### Compiti da svolgere
A. Riscrivi come elenco puntato il paragrafo dell'intervista sul teatro amatoriale in piemontese che comincia con «Dopo le prime commedie», mantenendone i fatti principali.
B. Prosegui l'intervista sul teatro amatoriale in piemontese, scrivendo il seguito dopo l'ultima frase riportata.

### Brano di testo
'''

La Companěa Teatral “Carla S.” di Torino
La Companěa

Intervista alle compagnie amatoriali di teatro in piemontese

Iniziamo una “esplorazione” nella realtà del teatro amatoriale in piemontese. Parliamo con TREMAGI (MAurizio Bazzi, MArco Moretti, MAssimo e GIanni Marietta), storici organizzatori della “Companìa Teatral Carla S.” di Torino.

 

Ci raccontate la storia della vostra Compagnia, i riconoscimenti ottenuti e le altre cose che ritenete significative?

 

"Com’è accaduto alla quasi totalità dei gruppi di teatro amatoriale, siamo nati nel teatrino di un oratorio. In particolare il nostro era l’oratorio salesiano di borgata Monterosa, a Torino. La particolarità della nostra storia è che la prima rappresentazione della nostra compagnia avvenne nel marzo del 1975, trentotto anni fa, e da allora la nostra vita artistica prosegue senza interruzioni.

 

Nel 1982 nasce lo pseudonimo di TREMAGI (MAurizio Bazzi, MArco Moretti, MAssimo e GIanni Marietta), con il quale vengono firmate le regie, le sceneggiature ed i copioni (a tutt’oggi in numero di dodici, oltre a scenette, dialoghi introduttivi, canzoni, ecc.) prodotti dagli storici organizzatori del gruppo. In tutti questi anni di acqua sotto i ponti ne è passata parecchia, per cui nella memoria restano scolpiti moltissimi episodi che alimentano la voglia di “fare teatro”. Le recite nel Cortile dell’Università in via Po o nel Cortile del Melograno al Borgo Medievale, nel Teatro Sociale di Alba o nel Toselli di Cuneo, i premi alla miglior compagnia, alla regia, ai testi, agli attori. Tantissimi sono i momenti felici che tornano alla memoria, momenti goliardici vissuti in perfetta amicizia tra di noi, ma anche i momenti critici sono utili alla crescita, come quando si recitò davanti ad un pubblico di tre persone (sic!), la sera di quel giorno in cui “via Fani” divenne tristemente famosa".

 

Quale è il vostro repertorio?

 

"Dopo le prime commedie e scenette portate in scena al Monterosa da ragazzini, nel 1978 si decise di provare il teatro piemontese, con “Peul sempre desse” di Mottura e Pacotto e con la regia di Beppe Sigaudo, che era stato attore professionista nelle compagnie di Erminio Macario e Armando Rossi e che volentieri si prestò a darci una mano, abitando nella nostra zona, la Barriera di Milano. All’epoca di compagnie che recitavano in piemontese ce n’erano pochissime, relegate nei teatrini della provincia, e le nostre rappresentazioni diventarono in breve un successo. Da allora il nostro repertorio fa parte del teatro amatoriale piemontese in tutte le sue accezioni, dalla commedia al recital, dalla rappresentazione storica a quella folcloristica, sempre improntato ad uno stile comico e leggero, nell’intento di divertire divertendosi".

'''

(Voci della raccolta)

'''

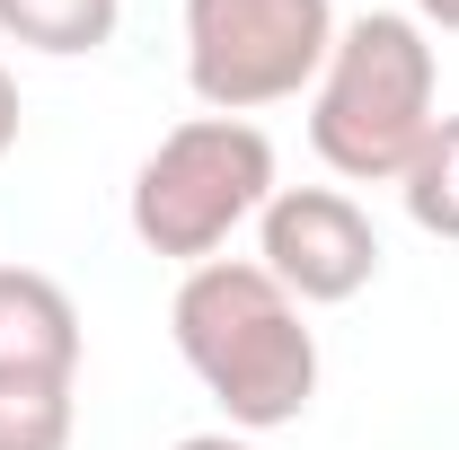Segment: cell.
<instances>
[{
	"mask_svg": "<svg viewBox=\"0 0 459 450\" xmlns=\"http://www.w3.org/2000/svg\"><path fill=\"white\" fill-rule=\"evenodd\" d=\"M71 424H80L71 389L0 380V450H71Z\"/></svg>",
	"mask_w": 459,
	"mask_h": 450,
	"instance_id": "obj_9",
	"label": "cell"
},
{
	"mask_svg": "<svg viewBox=\"0 0 459 450\" xmlns=\"http://www.w3.org/2000/svg\"><path fill=\"white\" fill-rule=\"evenodd\" d=\"M265 203H274V142L247 115H186L133 177V238L195 274Z\"/></svg>",
	"mask_w": 459,
	"mask_h": 450,
	"instance_id": "obj_3",
	"label": "cell"
},
{
	"mask_svg": "<svg viewBox=\"0 0 459 450\" xmlns=\"http://www.w3.org/2000/svg\"><path fill=\"white\" fill-rule=\"evenodd\" d=\"M9 151H18V80L0 71V160H9Z\"/></svg>",
	"mask_w": 459,
	"mask_h": 450,
	"instance_id": "obj_10",
	"label": "cell"
},
{
	"mask_svg": "<svg viewBox=\"0 0 459 450\" xmlns=\"http://www.w3.org/2000/svg\"><path fill=\"white\" fill-rule=\"evenodd\" d=\"M415 27H442V36H459V0H415Z\"/></svg>",
	"mask_w": 459,
	"mask_h": 450,
	"instance_id": "obj_11",
	"label": "cell"
},
{
	"mask_svg": "<svg viewBox=\"0 0 459 450\" xmlns=\"http://www.w3.org/2000/svg\"><path fill=\"white\" fill-rule=\"evenodd\" d=\"M256 265L283 282L300 309H336L353 291H371L380 229L336 186H274V203L256 212Z\"/></svg>",
	"mask_w": 459,
	"mask_h": 450,
	"instance_id": "obj_5",
	"label": "cell"
},
{
	"mask_svg": "<svg viewBox=\"0 0 459 450\" xmlns=\"http://www.w3.org/2000/svg\"><path fill=\"white\" fill-rule=\"evenodd\" d=\"M115 27H124V0H0V36L54 62L115 45Z\"/></svg>",
	"mask_w": 459,
	"mask_h": 450,
	"instance_id": "obj_7",
	"label": "cell"
},
{
	"mask_svg": "<svg viewBox=\"0 0 459 450\" xmlns=\"http://www.w3.org/2000/svg\"><path fill=\"white\" fill-rule=\"evenodd\" d=\"M398 195H406V221L424 238H459V115H433V133L415 142Z\"/></svg>",
	"mask_w": 459,
	"mask_h": 450,
	"instance_id": "obj_8",
	"label": "cell"
},
{
	"mask_svg": "<svg viewBox=\"0 0 459 450\" xmlns=\"http://www.w3.org/2000/svg\"><path fill=\"white\" fill-rule=\"evenodd\" d=\"M177 450H265V442H247V433H186Z\"/></svg>",
	"mask_w": 459,
	"mask_h": 450,
	"instance_id": "obj_12",
	"label": "cell"
},
{
	"mask_svg": "<svg viewBox=\"0 0 459 450\" xmlns=\"http://www.w3.org/2000/svg\"><path fill=\"white\" fill-rule=\"evenodd\" d=\"M0 380H80V309L54 274L36 265H0Z\"/></svg>",
	"mask_w": 459,
	"mask_h": 450,
	"instance_id": "obj_6",
	"label": "cell"
},
{
	"mask_svg": "<svg viewBox=\"0 0 459 450\" xmlns=\"http://www.w3.org/2000/svg\"><path fill=\"white\" fill-rule=\"evenodd\" d=\"M336 0H186V80L212 115H256L318 89Z\"/></svg>",
	"mask_w": 459,
	"mask_h": 450,
	"instance_id": "obj_4",
	"label": "cell"
},
{
	"mask_svg": "<svg viewBox=\"0 0 459 450\" xmlns=\"http://www.w3.org/2000/svg\"><path fill=\"white\" fill-rule=\"evenodd\" d=\"M169 327H177L186 371L221 397V415L238 433H283V424L309 415V397H318V336H309L300 300L256 256L195 265L169 300Z\"/></svg>",
	"mask_w": 459,
	"mask_h": 450,
	"instance_id": "obj_1",
	"label": "cell"
},
{
	"mask_svg": "<svg viewBox=\"0 0 459 450\" xmlns=\"http://www.w3.org/2000/svg\"><path fill=\"white\" fill-rule=\"evenodd\" d=\"M433 36L406 9H362L336 27V54L309 98L318 160L353 186H398L415 142L433 133Z\"/></svg>",
	"mask_w": 459,
	"mask_h": 450,
	"instance_id": "obj_2",
	"label": "cell"
}]
</instances>
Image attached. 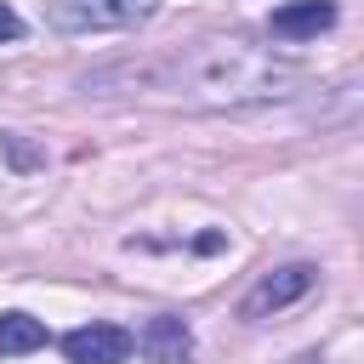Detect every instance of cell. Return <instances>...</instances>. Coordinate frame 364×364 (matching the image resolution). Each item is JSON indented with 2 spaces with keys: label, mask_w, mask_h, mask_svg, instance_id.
<instances>
[{
  "label": "cell",
  "mask_w": 364,
  "mask_h": 364,
  "mask_svg": "<svg viewBox=\"0 0 364 364\" xmlns=\"http://www.w3.org/2000/svg\"><path fill=\"white\" fill-rule=\"evenodd\" d=\"M171 91H188L199 102H262V97H284V85L296 80L284 63L250 51L245 40H205L188 57L171 63Z\"/></svg>",
  "instance_id": "cell-1"
},
{
  "label": "cell",
  "mask_w": 364,
  "mask_h": 364,
  "mask_svg": "<svg viewBox=\"0 0 364 364\" xmlns=\"http://www.w3.org/2000/svg\"><path fill=\"white\" fill-rule=\"evenodd\" d=\"M159 0H51V28L63 34H108V28H136L154 17Z\"/></svg>",
  "instance_id": "cell-2"
},
{
  "label": "cell",
  "mask_w": 364,
  "mask_h": 364,
  "mask_svg": "<svg viewBox=\"0 0 364 364\" xmlns=\"http://www.w3.org/2000/svg\"><path fill=\"white\" fill-rule=\"evenodd\" d=\"M125 353H131V336L119 324H80L63 336L68 364H125Z\"/></svg>",
  "instance_id": "cell-3"
},
{
  "label": "cell",
  "mask_w": 364,
  "mask_h": 364,
  "mask_svg": "<svg viewBox=\"0 0 364 364\" xmlns=\"http://www.w3.org/2000/svg\"><path fill=\"white\" fill-rule=\"evenodd\" d=\"M313 267L307 262H296V267H279V273H267L250 296H245V318H262V313H279V307H290L296 296H307L313 290Z\"/></svg>",
  "instance_id": "cell-4"
},
{
  "label": "cell",
  "mask_w": 364,
  "mask_h": 364,
  "mask_svg": "<svg viewBox=\"0 0 364 364\" xmlns=\"http://www.w3.org/2000/svg\"><path fill=\"white\" fill-rule=\"evenodd\" d=\"M136 347H142V358H154V364H182V358L193 353V330H188L176 313H159V318L142 324Z\"/></svg>",
  "instance_id": "cell-5"
},
{
  "label": "cell",
  "mask_w": 364,
  "mask_h": 364,
  "mask_svg": "<svg viewBox=\"0 0 364 364\" xmlns=\"http://www.w3.org/2000/svg\"><path fill=\"white\" fill-rule=\"evenodd\" d=\"M330 23H336V0H290L267 17V28L279 40H318Z\"/></svg>",
  "instance_id": "cell-6"
},
{
  "label": "cell",
  "mask_w": 364,
  "mask_h": 364,
  "mask_svg": "<svg viewBox=\"0 0 364 364\" xmlns=\"http://www.w3.org/2000/svg\"><path fill=\"white\" fill-rule=\"evenodd\" d=\"M46 347V324L34 313H0V358H23Z\"/></svg>",
  "instance_id": "cell-7"
},
{
  "label": "cell",
  "mask_w": 364,
  "mask_h": 364,
  "mask_svg": "<svg viewBox=\"0 0 364 364\" xmlns=\"http://www.w3.org/2000/svg\"><path fill=\"white\" fill-rule=\"evenodd\" d=\"M17 34H23V17L11 6H0V40H17Z\"/></svg>",
  "instance_id": "cell-8"
}]
</instances>
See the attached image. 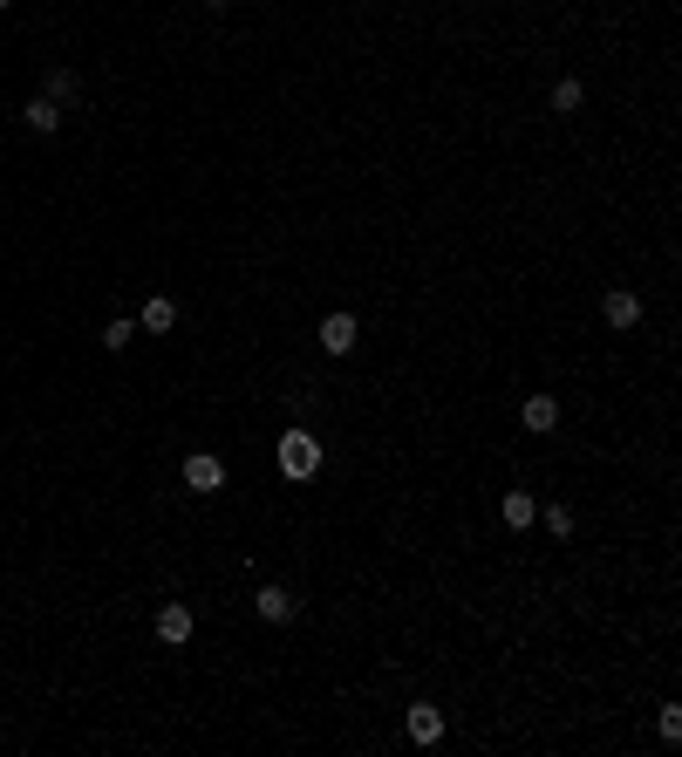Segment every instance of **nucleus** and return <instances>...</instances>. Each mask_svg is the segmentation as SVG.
I'll return each mask as SVG.
<instances>
[{
  "instance_id": "1",
  "label": "nucleus",
  "mask_w": 682,
  "mask_h": 757,
  "mask_svg": "<svg viewBox=\"0 0 682 757\" xmlns=\"http://www.w3.org/2000/svg\"><path fill=\"white\" fill-rule=\"evenodd\" d=\"M280 471H287L294 485H307V478L321 471V437H314L307 423H294V430L280 437Z\"/></svg>"
},
{
  "instance_id": "2",
  "label": "nucleus",
  "mask_w": 682,
  "mask_h": 757,
  "mask_svg": "<svg viewBox=\"0 0 682 757\" xmlns=\"http://www.w3.org/2000/svg\"><path fill=\"white\" fill-rule=\"evenodd\" d=\"M185 485L191 492H226V464H219L212 451H191L185 457Z\"/></svg>"
},
{
  "instance_id": "3",
  "label": "nucleus",
  "mask_w": 682,
  "mask_h": 757,
  "mask_svg": "<svg viewBox=\"0 0 682 757\" xmlns=\"http://www.w3.org/2000/svg\"><path fill=\"white\" fill-rule=\"evenodd\" d=\"M355 335H362V321H355V314H328V321H321V348H328V355H348V348H355Z\"/></svg>"
},
{
  "instance_id": "4",
  "label": "nucleus",
  "mask_w": 682,
  "mask_h": 757,
  "mask_svg": "<svg viewBox=\"0 0 682 757\" xmlns=\"http://www.w3.org/2000/svg\"><path fill=\"white\" fill-rule=\"evenodd\" d=\"M157 642H191V607L185 601H171V607H157Z\"/></svg>"
},
{
  "instance_id": "5",
  "label": "nucleus",
  "mask_w": 682,
  "mask_h": 757,
  "mask_svg": "<svg viewBox=\"0 0 682 757\" xmlns=\"http://www.w3.org/2000/svg\"><path fill=\"white\" fill-rule=\"evenodd\" d=\"M253 607H260V621H294V614H301V601H294L287 587H260Z\"/></svg>"
},
{
  "instance_id": "6",
  "label": "nucleus",
  "mask_w": 682,
  "mask_h": 757,
  "mask_svg": "<svg viewBox=\"0 0 682 757\" xmlns=\"http://www.w3.org/2000/svg\"><path fill=\"white\" fill-rule=\"evenodd\" d=\"M403 730H410V744H437V737H444V710H430V703H417V710L403 717Z\"/></svg>"
},
{
  "instance_id": "7",
  "label": "nucleus",
  "mask_w": 682,
  "mask_h": 757,
  "mask_svg": "<svg viewBox=\"0 0 682 757\" xmlns=\"http://www.w3.org/2000/svg\"><path fill=\"white\" fill-rule=\"evenodd\" d=\"M601 314H607V328H635V321H642V301H635L628 287H614L601 301Z\"/></svg>"
},
{
  "instance_id": "8",
  "label": "nucleus",
  "mask_w": 682,
  "mask_h": 757,
  "mask_svg": "<svg viewBox=\"0 0 682 757\" xmlns=\"http://www.w3.org/2000/svg\"><path fill=\"white\" fill-rule=\"evenodd\" d=\"M137 328H151V335H171V328H178V301L151 294V301H144V314H137Z\"/></svg>"
},
{
  "instance_id": "9",
  "label": "nucleus",
  "mask_w": 682,
  "mask_h": 757,
  "mask_svg": "<svg viewBox=\"0 0 682 757\" xmlns=\"http://www.w3.org/2000/svg\"><path fill=\"white\" fill-rule=\"evenodd\" d=\"M519 423H526L532 437H546V430L560 423V403H553V396H526V410H519Z\"/></svg>"
},
{
  "instance_id": "10",
  "label": "nucleus",
  "mask_w": 682,
  "mask_h": 757,
  "mask_svg": "<svg viewBox=\"0 0 682 757\" xmlns=\"http://www.w3.org/2000/svg\"><path fill=\"white\" fill-rule=\"evenodd\" d=\"M21 123H28V130H41V137H48V130L62 123V103H48V96H35V103L21 110Z\"/></svg>"
},
{
  "instance_id": "11",
  "label": "nucleus",
  "mask_w": 682,
  "mask_h": 757,
  "mask_svg": "<svg viewBox=\"0 0 682 757\" xmlns=\"http://www.w3.org/2000/svg\"><path fill=\"white\" fill-rule=\"evenodd\" d=\"M498 512H505V526H512V532H526L532 526V492H505Z\"/></svg>"
},
{
  "instance_id": "12",
  "label": "nucleus",
  "mask_w": 682,
  "mask_h": 757,
  "mask_svg": "<svg viewBox=\"0 0 682 757\" xmlns=\"http://www.w3.org/2000/svg\"><path fill=\"white\" fill-rule=\"evenodd\" d=\"M76 96H82L76 69H55V76H48V103H76Z\"/></svg>"
},
{
  "instance_id": "13",
  "label": "nucleus",
  "mask_w": 682,
  "mask_h": 757,
  "mask_svg": "<svg viewBox=\"0 0 682 757\" xmlns=\"http://www.w3.org/2000/svg\"><path fill=\"white\" fill-rule=\"evenodd\" d=\"M580 103H587V89H580V82H560V89H553V110H560V116H573V110H580Z\"/></svg>"
},
{
  "instance_id": "14",
  "label": "nucleus",
  "mask_w": 682,
  "mask_h": 757,
  "mask_svg": "<svg viewBox=\"0 0 682 757\" xmlns=\"http://www.w3.org/2000/svg\"><path fill=\"white\" fill-rule=\"evenodd\" d=\"M546 532H553V539H567V532H573V512H567V505H546Z\"/></svg>"
},
{
  "instance_id": "15",
  "label": "nucleus",
  "mask_w": 682,
  "mask_h": 757,
  "mask_svg": "<svg viewBox=\"0 0 682 757\" xmlns=\"http://www.w3.org/2000/svg\"><path fill=\"white\" fill-rule=\"evenodd\" d=\"M130 335H137V321H110L103 328V348H130Z\"/></svg>"
},
{
  "instance_id": "16",
  "label": "nucleus",
  "mask_w": 682,
  "mask_h": 757,
  "mask_svg": "<svg viewBox=\"0 0 682 757\" xmlns=\"http://www.w3.org/2000/svg\"><path fill=\"white\" fill-rule=\"evenodd\" d=\"M655 730H662L669 744H676V737H682V710H676V703H662V717H655Z\"/></svg>"
},
{
  "instance_id": "17",
  "label": "nucleus",
  "mask_w": 682,
  "mask_h": 757,
  "mask_svg": "<svg viewBox=\"0 0 682 757\" xmlns=\"http://www.w3.org/2000/svg\"><path fill=\"white\" fill-rule=\"evenodd\" d=\"M0 14H7V0H0Z\"/></svg>"
}]
</instances>
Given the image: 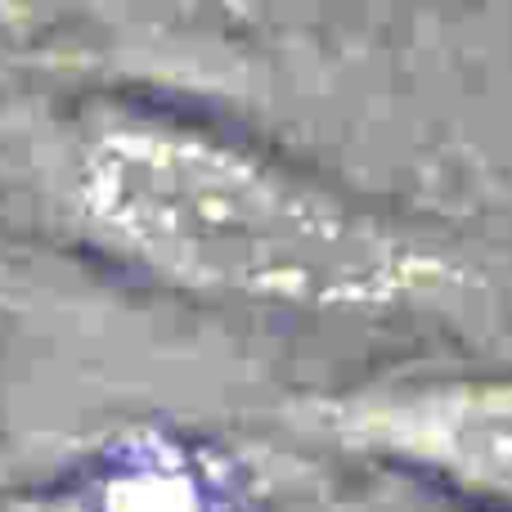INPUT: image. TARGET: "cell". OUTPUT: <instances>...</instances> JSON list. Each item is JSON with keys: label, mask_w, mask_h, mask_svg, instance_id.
Instances as JSON below:
<instances>
[{"label": "cell", "mask_w": 512, "mask_h": 512, "mask_svg": "<svg viewBox=\"0 0 512 512\" xmlns=\"http://www.w3.org/2000/svg\"><path fill=\"white\" fill-rule=\"evenodd\" d=\"M41 176L81 248L185 297L378 315L477 283L436 234L180 108L86 99L54 122Z\"/></svg>", "instance_id": "cell-1"}, {"label": "cell", "mask_w": 512, "mask_h": 512, "mask_svg": "<svg viewBox=\"0 0 512 512\" xmlns=\"http://www.w3.org/2000/svg\"><path fill=\"white\" fill-rule=\"evenodd\" d=\"M319 450L409 472L477 512H512V373H432L328 391L297 409Z\"/></svg>", "instance_id": "cell-2"}, {"label": "cell", "mask_w": 512, "mask_h": 512, "mask_svg": "<svg viewBox=\"0 0 512 512\" xmlns=\"http://www.w3.org/2000/svg\"><path fill=\"white\" fill-rule=\"evenodd\" d=\"M212 512H248V508H239V504H230V499H225V495H221V499H216V508H212Z\"/></svg>", "instance_id": "cell-3"}, {"label": "cell", "mask_w": 512, "mask_h": 512, "mask_svg": "<svg viewBox=\"0 0 512 512\" xmlns=\"http://www.w3.org/2000/svg\"><path fill=\"white\" fill-rule=\"evenodd\" d=\"M41 512H99V508H90V504H72V508H41Z\"/></svg>", "instance_id": "cell-4"}, {"label": "cell", "mask_w": 512, "mask_h": 512, "mask_svg": "<svg viewBox=\"0 0 512 512\" xmlns=\"http://www.w3.org/2000/svg\"><path fill=\"white\" fill-rule=\"evenodd\" d=\"M459 512H477V508H459Z\"/></svg>", "instance_id": "cell-5"}]
</instances>
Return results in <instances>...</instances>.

'''

### Risposte ai compiti
A.
- Da ragazzini portarono in scena al Monterosa le prime commedie e scenette.
- Nel 1978 decisero di provare il teatro piemontese con "Peul sempre desse" di Mottura e Pacotto.
- La regia era di Beppe Sigaudo, già attore professionista nelle compagnie di Erminio Macario e Armando Rossi. Abitava nella loro zona, la Barriera di Milano, e si prestò volentieri ad aiutarli.
- All'epoca le compagnie che recitavano in piemontese erano pochissime e confinate nei teatrini di provincia. Le loro rappresentazioni diventarono presto un successo.
- Da allora il repertorio abbraccia il teatro amatoriale piemontese in tutte le sue forme: commedia, recital, rappresentazione storica e folcloristica.
- Lo stile è sempre comico e leggero, con l'intento di divertire divertendosi.

B.
 

Quale è il vostro pubblico?

 

"Il pubblico del teatro piemontese è un pubblico anziano, che si rinnova con difficoltà. Anche in provincia il piemontese non è più utilizzato come lingua madre e si perde nella memoria dei nonni. La scuola e le istituzioni in genere non fanno granchè per arginare l’emorragia delle memorie popolari. Dopo tutto non crediamo che i musei di arte contadina o i gruppi folkloristici possano da soli risollevare le sorti di una lingua in via di estinzione. Se anche noi stessi non usiamo la lingua dei padri per parlare alle nuove generazioni, non possiamo pretendere che lo facciano gli altri".

 

Come vedete lo “stato di salute” del teatro in piemontese?

 

"Incredibilmente stabile. Anche in città i teatri che hanno in cartellone una rassegna di piemontese, riescono con gli incassi da essa derivanti a salvare l’annata lirica, cinematografica e via dicendo. Purtroppo siamo consci che il teatro piemontese sta seguendo la parabola discendente della lingua di riferimento e così, negli ultimi anni ci siamo trasformati in autori, cercando di produrre dei copioni più in linea con il sentire ed il vivere del giorno d’oggi. Testi che strizzano l’occhio al teatro anglosassone, al cinema, alla televisione... Commedie che cercano di entrare in relazione col gusto del pubblico del nuovo millennio. A questo punto, mi piacerebbe rimarcare la difficoltà di rinnovamento del nostro teatro. Non tanto rispetto alla rispondenza del pubblico che, pur costituito in larga parte di anziani, mostra di apprezzare le novità. Sono proprio gli “addetti ai lavori” che spesso, convinti a torto di trovare più facili successi, continuano a percorrere le solite strade fatte di personaggi pesantemente caricaturati e situazioni prevedibili. Come già detto, da qualche anno stiamo cercando di impostare un filone più moderno di teatro, ispirandoci un po’ al mondo anglosassone, un modello espressivo che si stacca leggermente dal popolare classico, ma più aderente al nostro vivere attuale. Non siamo i soli: i “Tre di Picche” di Fiano, con Diego Mariuzzo, Stefano Trombin e Marco Voerzio, stanno lavorando in questo senso. Beh, nonostante i favori del pubblico, gli “intenditori” ci snobbano. Quando partecipiamo a concorsi con giurie composte da “esperti” viviamo le peggiori delusioni".

 

Quale “piemontese” utilizzate? (torinese, misto con italiano, strettamente locale o “dialettale”...).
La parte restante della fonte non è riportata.